> _Exercise objective_:
Nothing outside the range is wanted. Repeat exactly the lines below from the one with "Pell-mell alleyway" through the one with "Diego Maradona espera".

> _Available data_:
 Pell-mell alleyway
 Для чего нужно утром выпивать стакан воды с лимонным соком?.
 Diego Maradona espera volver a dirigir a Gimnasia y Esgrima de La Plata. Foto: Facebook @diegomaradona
--
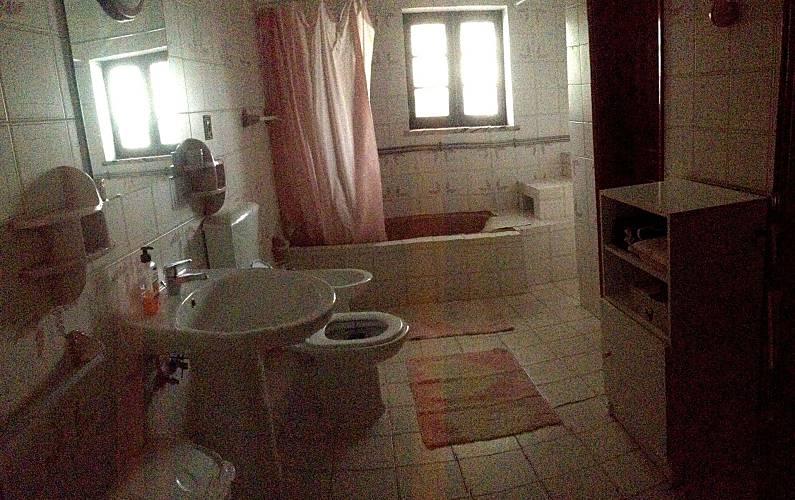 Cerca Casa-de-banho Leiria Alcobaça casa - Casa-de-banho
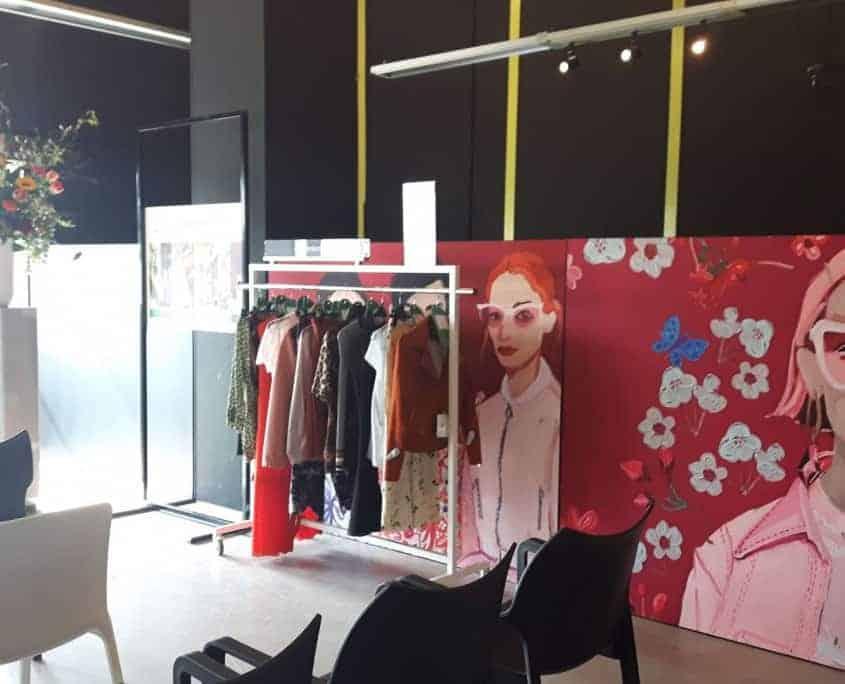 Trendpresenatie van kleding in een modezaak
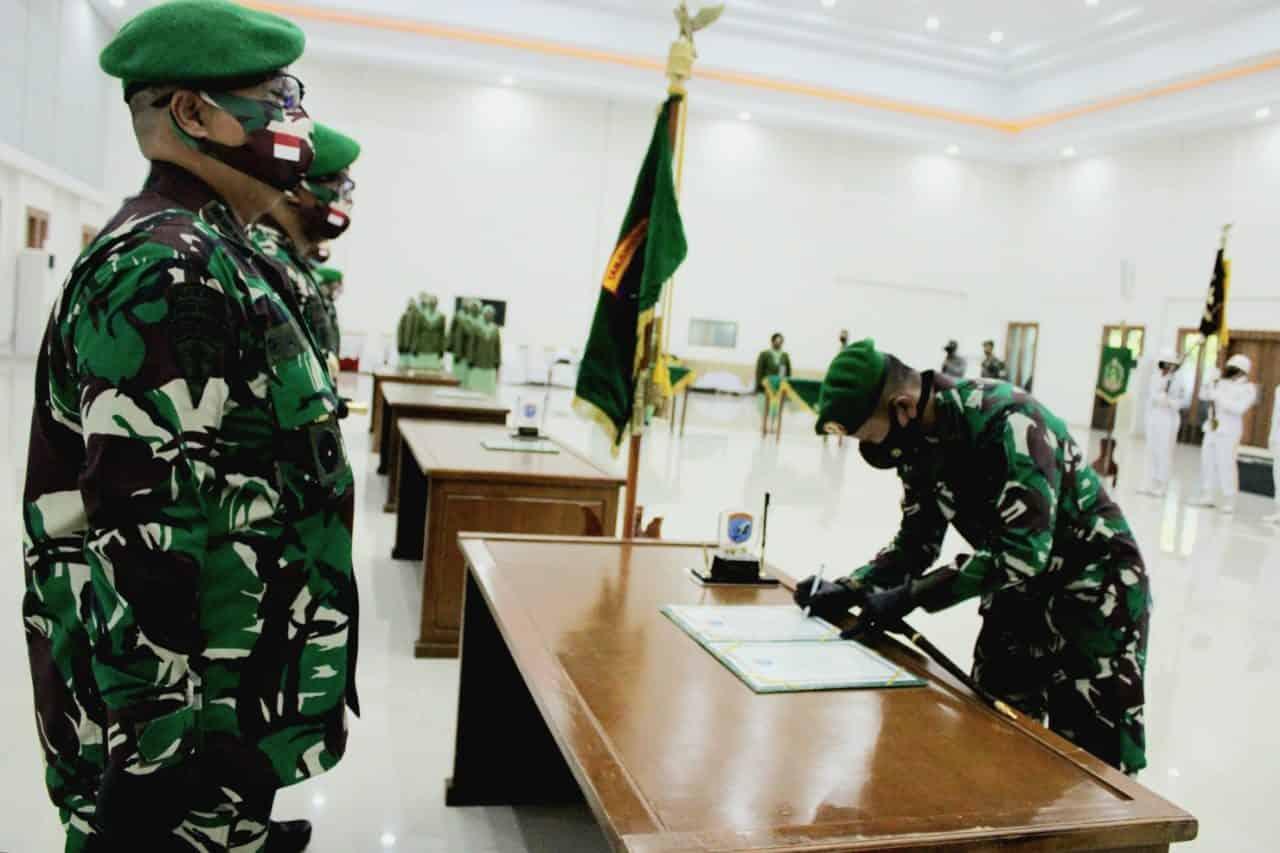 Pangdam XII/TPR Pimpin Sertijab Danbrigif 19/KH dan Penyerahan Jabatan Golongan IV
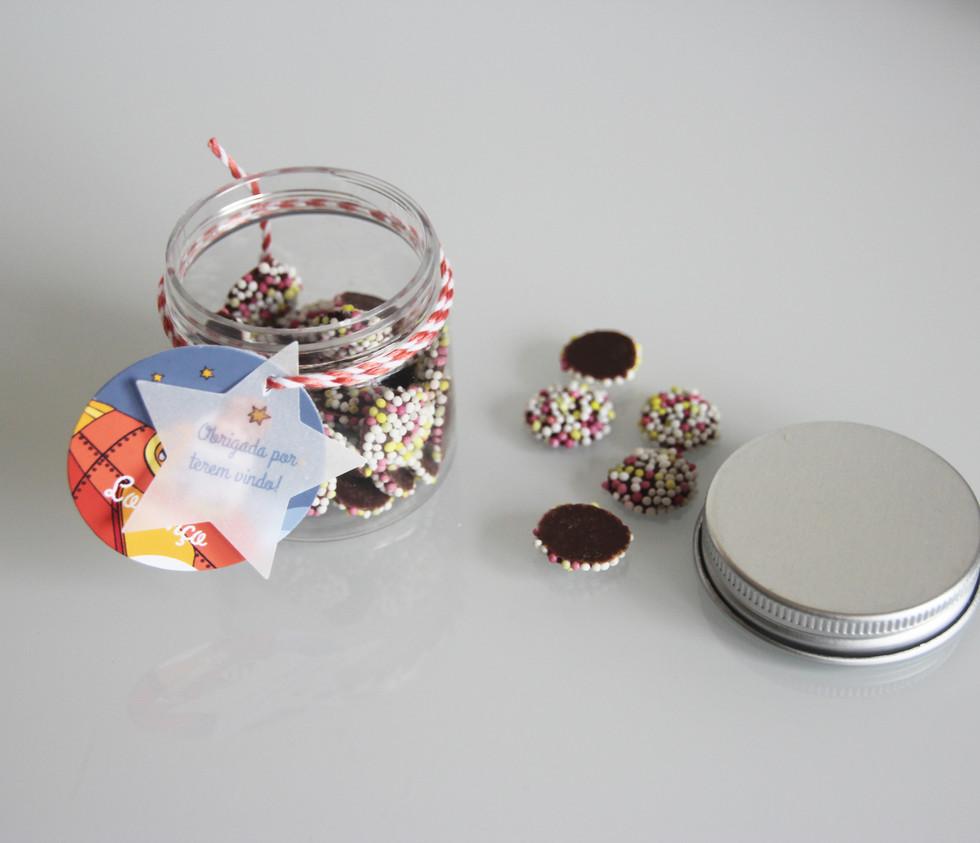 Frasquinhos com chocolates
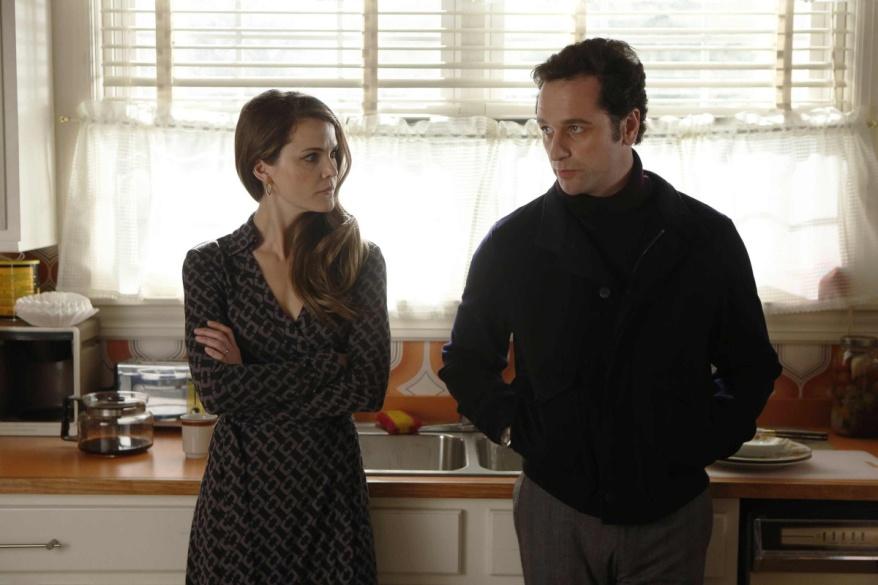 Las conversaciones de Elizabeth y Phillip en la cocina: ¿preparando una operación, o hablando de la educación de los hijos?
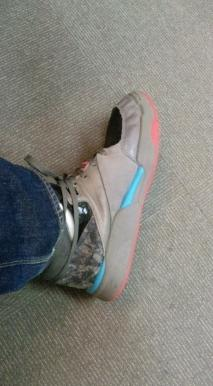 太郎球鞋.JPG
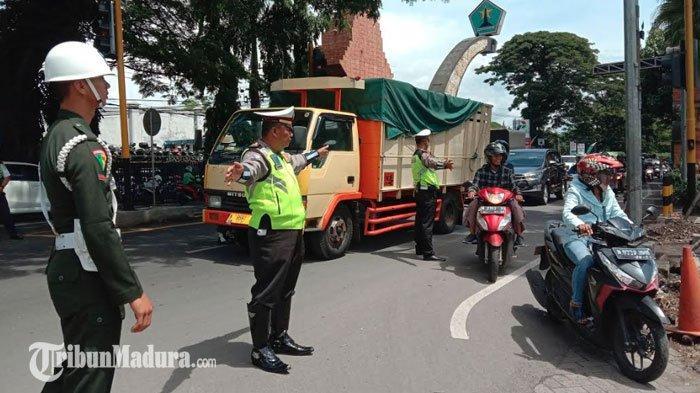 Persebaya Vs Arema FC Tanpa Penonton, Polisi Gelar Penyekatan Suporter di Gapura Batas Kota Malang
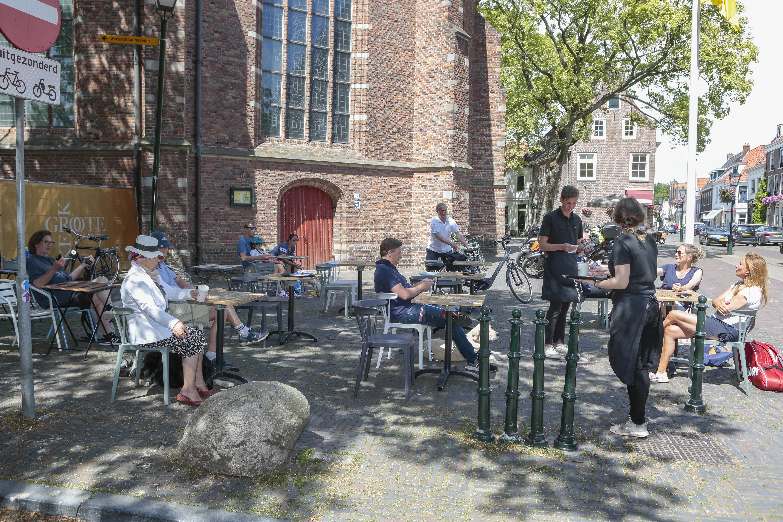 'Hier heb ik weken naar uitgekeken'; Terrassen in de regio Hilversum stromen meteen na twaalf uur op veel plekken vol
...
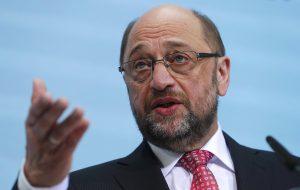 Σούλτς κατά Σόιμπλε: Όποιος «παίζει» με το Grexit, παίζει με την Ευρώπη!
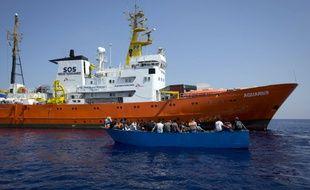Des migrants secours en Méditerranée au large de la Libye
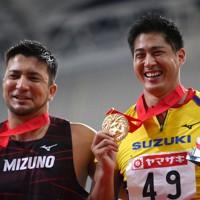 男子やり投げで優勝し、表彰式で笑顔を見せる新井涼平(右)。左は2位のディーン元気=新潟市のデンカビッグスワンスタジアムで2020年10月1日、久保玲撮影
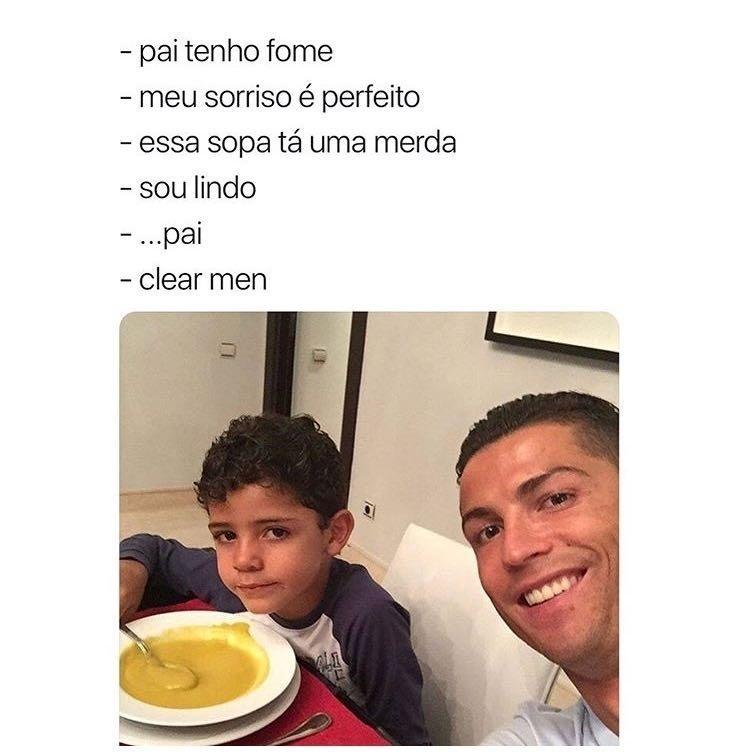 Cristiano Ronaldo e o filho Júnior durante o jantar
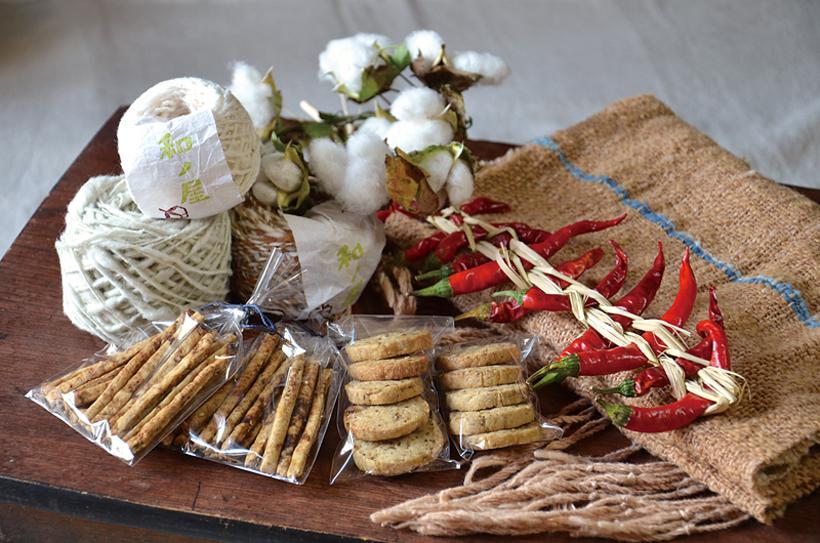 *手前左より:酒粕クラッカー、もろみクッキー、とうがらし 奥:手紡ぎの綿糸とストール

> _Solution to the problem_:
 Pell-mell alleyway
 Для чего нужно утром выпивать стакан воды с лимонным соком?.
 Diego Maradona espera volver a dirigir a Gimnasia y Esgrima de La Plata. Foto: Facebook @diegomaradona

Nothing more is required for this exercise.